Friday, August 31, 2012

GUARDIAN

~This week Alanis Morissette released her new album Havoc/Bright Lights this one song deeply moved me Please enjoy before YouTube pulls it~

As a kid who grew up in a tough neighborhood, I seemed to get in fights continually. I can honestly say that I have no idea how many fights I have won or lost. The one thing my Dad taught me was to NEVER show vulnerability. The reason being, if someone you are fighting knows you are hurt - they will zero in on your pain. That may or may not have been good advise to a teenager who was perpetually getting into conflicts -- but for a normal person it was and is horrible advice. As one who grew up in the 50's and 60's boys and men were to emulate John Wayne. You never showed weakness, vulnerability or pain -- above all you never cried.

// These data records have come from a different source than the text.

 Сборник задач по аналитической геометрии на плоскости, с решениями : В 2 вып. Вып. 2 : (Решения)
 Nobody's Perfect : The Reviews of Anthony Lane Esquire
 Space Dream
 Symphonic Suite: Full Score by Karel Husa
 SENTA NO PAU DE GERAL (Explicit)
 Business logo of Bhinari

     As a result, many of us grew up with detached and unemotional fathers. Anger was the only emotion they seemed willing to share.
     Unfortunately, this tendency to hide our pain has continued into the 21st Century. Oh, it is not as violent as my teenage years, but it is there all the same. When asked how we are doing? People say, "Fine", "Great" or Canadians, "Not too bad". We have learned through years of this conditioning to bury our pain and our struggles. We are surrounded by people who are completely overwhelmed on the inside, while all the time seem to have it all together.

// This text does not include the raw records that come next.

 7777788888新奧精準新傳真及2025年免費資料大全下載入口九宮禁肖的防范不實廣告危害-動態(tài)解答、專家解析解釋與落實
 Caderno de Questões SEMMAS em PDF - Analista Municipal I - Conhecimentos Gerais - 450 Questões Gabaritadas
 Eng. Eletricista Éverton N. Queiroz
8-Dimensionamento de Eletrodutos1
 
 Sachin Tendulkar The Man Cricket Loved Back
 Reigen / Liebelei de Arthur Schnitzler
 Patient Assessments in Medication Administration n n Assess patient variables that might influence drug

     Christians get up on Sunday and put on their Sunday Go to Meeting Cloths. Never intending to share their struggles and honestly not wanting hear anyone else's. It is no wonder that our kids and young adults see this as hypocrisy. They hear the conversations about lack of money, jobs at risk, looming foreclosures and marital discord -- Yet everything is "Fine", "Great" and "Wonderful".

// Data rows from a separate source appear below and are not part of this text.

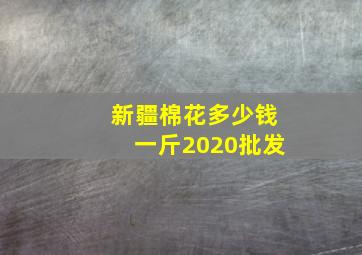 新疆棉花多少钱一斤2020批发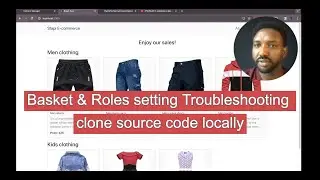 E-commerce basket & Roles settings troubleshoot and clone source code locally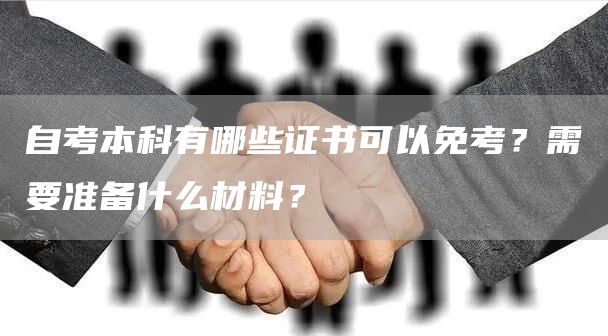 自考本科有哪些证书可以免考？需要准备什么材料？(图1)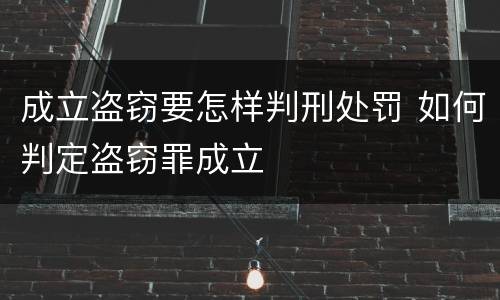 成立盗窃要怎样判刑处罚 如何判定盗窃罪成立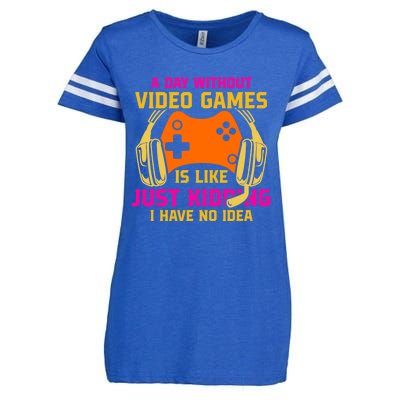 A Day Without Video Games Is Like Funny Gamer Gaming Gift Enza Ladies Jersey Football T-Shirt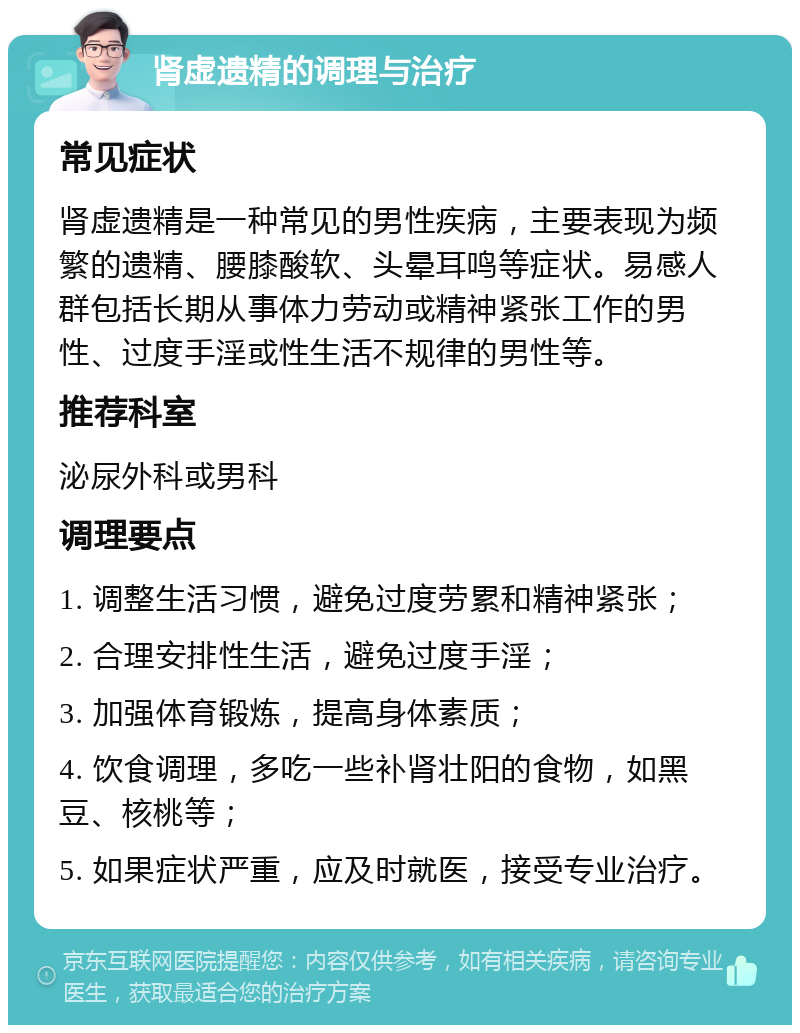 肾虚遗精的调理与治疗 常见症状 肾虚遗精是一种常见的男性疾病，主要表现为频繁的遗精、腰膝酸软、头晕耳鸣等症状。易感人群包括长期从事体力劳动或精神紧张工作的男性、过度手淫或性生活不规律的男性等。 推荐科室 泌尿外科或男科 调理要点 1. 调整生活习惯，避免过度劳累和精神紧张； 2. 合理安排性生活，避免过度手淫； 3. 加强体育锻炼，提高身体素质； 4. 饮食调理，多吃一些补肾壮阳的食物，如黑豆、核桃等； 5. 如果症状严重，应及时就医，接受专业治疗。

     Everyone need a safe place. A place where we can be who we are, warts and all. For many it is a close friend, sibling or spouse. For others it is a group of people who can be trusted. But more than anything it is a place where people actually care. My son and I were talking about how people love to watch others fail - I believe many NASCAR fans watch it for the wrecks. I told Nathan how Paul in Romans 12 said we are to "Rejoice with those who rejoice and weep with those who weep." It appears Nathan has hit the nail on the head for much of our culture -- we rejoice when people weep and weep when people rejoice.
     All I am asking for in this short message is to ask you to find and surround yourself with people that care about you. More than that, I ask that you actually care about the people God puts on your path. Share the joys and sorrows of your life and those of those around you.